The blurb on the back of Isabel Ashdown’s second novel (Hurry Up and Wait from Myriad Editions) suggests it’s about a school reunion, but don’t be deceived. This is a novel about school days, or more precisely how it was to be fifteen in 1985.
Now it so happens that the mid-eighties somehow passed me by (something to do with child-birth and potty training) but even if the years between Bananarama and Queen are my cultural blind-spot, it turns out that being fifteen is pretty much the same in any decade: friends are fickle, the dark secret of sex is ever present, nerdy teachers and exam revision present just so much nuisance value alongside the more pressing issues of clothes, make-up and boys.

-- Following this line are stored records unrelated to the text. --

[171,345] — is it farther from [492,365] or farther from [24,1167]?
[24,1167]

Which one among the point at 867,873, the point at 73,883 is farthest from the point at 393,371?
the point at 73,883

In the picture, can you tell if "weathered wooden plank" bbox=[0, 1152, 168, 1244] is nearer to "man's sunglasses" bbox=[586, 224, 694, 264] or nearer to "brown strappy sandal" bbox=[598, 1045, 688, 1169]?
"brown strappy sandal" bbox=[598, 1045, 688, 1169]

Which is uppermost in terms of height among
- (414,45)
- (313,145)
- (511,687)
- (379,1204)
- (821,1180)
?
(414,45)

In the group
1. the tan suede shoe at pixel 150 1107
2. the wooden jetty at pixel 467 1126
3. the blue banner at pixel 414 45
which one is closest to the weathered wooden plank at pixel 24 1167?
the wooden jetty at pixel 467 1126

In this teenage landscape, Sarah, living alone with her fogeyish Dad, finds it harder than most to fit in, but throws in her lot with two mismatched friends, both just on the right side of cool, who idolise her one day and ridicule her the next. With the signals given out by grown-ups (her secretive father, bitchy Saturday colleagues, the warring parents of friends) equally confusing, Isabel Ashdown shows us the delicate balancing act required to survive the teenage experience, and Sarah’s downfall, when it comes, is both dramatic and entirely believable.

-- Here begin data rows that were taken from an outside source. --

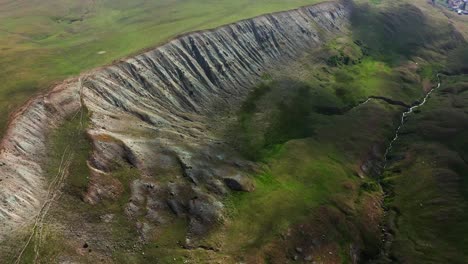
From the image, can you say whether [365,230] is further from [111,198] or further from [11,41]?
[11,41]

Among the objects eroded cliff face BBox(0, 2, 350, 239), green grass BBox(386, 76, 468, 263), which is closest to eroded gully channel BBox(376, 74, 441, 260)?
green grass BBox(386, 76, 468, 263)

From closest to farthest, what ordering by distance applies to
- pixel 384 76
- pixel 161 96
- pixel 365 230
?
pixel 365 230 < pixel 161 96 < pixel 384 76

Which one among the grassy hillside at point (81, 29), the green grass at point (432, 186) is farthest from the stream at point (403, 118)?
the grassy hillside at point (81, 29)

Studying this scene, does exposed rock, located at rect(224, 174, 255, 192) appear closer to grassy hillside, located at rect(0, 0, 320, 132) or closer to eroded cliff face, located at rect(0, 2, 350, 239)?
eroded cliff face, located at rect(0, 2, 350, 239)

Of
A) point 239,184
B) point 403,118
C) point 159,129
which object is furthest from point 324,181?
point 403,118

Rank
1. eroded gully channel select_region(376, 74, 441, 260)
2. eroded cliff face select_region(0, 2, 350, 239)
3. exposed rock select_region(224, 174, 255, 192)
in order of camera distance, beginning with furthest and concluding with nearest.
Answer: exposed rock select_region(224, 174, 255, 192)
eroded gully channel select_region(376, 74, 441, 260)
eroded cliff face select_region(0, 2, 350, 239)

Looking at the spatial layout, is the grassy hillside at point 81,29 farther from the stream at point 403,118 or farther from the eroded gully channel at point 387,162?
the eroded gully channel at point 387,162

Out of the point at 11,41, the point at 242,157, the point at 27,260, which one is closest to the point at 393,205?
the point at 242,157
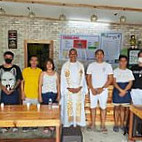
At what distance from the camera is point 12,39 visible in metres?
7.22

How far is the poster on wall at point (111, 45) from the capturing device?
734 centimetres

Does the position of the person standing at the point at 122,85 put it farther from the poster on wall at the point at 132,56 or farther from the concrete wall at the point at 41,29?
the concrete wall at the point at 41,29

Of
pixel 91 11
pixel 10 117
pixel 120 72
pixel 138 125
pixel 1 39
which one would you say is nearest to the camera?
Result: pixel 10 117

The school reunion, a grisly event taking place twenty years later, is used to frame the narrative and make us wait a bit longer to find out what really happened on Sarah’s school signing out day. As such it does add suspense, but there’s also some awkwardness in the skipping forward and back so close to the end, and I was left feeling I wanted less of the drunken high-jinks on the night and more of that fifteen year gap filled in. Nor did I think that the opening scene, with steady John and the grown-up Sarah, gave the book anything like the kick-start it could have had. In fact I think that the narrative would have worked just as well chronologically, but what the time-frame does do is to give the book a very clear adult stamp, perhaps a useful indication of genre and market.
But these are the quibbles of a writer, and this book is a very enjoyable and engaging read where those who lived the eighties to the full will find lots to entertain them and people like me will realise they were there, somewhere, after all.
Meanwhile I’m off to find a copy of Glasshopper, Isabel Ashdown’s prize-winning first novel, and to embark on a journey to another fascinating decade.